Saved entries
BEGIN
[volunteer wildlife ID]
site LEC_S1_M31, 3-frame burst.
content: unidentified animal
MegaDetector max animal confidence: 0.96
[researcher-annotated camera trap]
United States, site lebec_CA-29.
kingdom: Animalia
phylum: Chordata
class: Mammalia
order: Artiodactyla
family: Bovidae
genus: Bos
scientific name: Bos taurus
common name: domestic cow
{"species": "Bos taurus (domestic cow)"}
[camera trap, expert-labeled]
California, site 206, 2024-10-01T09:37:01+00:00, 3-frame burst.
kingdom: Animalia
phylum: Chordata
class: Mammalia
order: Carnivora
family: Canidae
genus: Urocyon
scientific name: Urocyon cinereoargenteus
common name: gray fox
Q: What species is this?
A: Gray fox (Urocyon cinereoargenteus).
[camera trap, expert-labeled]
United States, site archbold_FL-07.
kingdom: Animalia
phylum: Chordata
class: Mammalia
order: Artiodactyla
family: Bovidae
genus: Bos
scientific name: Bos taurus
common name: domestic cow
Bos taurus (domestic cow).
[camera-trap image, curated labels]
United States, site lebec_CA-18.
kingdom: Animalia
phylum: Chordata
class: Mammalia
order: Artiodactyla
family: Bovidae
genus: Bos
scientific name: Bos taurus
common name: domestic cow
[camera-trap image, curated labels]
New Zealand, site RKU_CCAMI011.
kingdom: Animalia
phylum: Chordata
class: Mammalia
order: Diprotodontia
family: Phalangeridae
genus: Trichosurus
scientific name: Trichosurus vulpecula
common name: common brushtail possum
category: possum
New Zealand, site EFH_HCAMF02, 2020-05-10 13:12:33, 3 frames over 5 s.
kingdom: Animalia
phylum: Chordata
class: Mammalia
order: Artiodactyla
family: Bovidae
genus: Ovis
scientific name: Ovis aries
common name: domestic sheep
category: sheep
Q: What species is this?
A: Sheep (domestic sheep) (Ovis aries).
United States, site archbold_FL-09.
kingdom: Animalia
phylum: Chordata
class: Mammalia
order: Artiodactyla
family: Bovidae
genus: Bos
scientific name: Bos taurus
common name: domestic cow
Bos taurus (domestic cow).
END
§ **Task instructions**:
From the entries above, copy every line containing the word "United".

§ **Your response**:
United States, site lebec_CA-29.
United States, site archbold_FL-07.
United States, site lebec_CA-18.
United States, site archbold_FL-09.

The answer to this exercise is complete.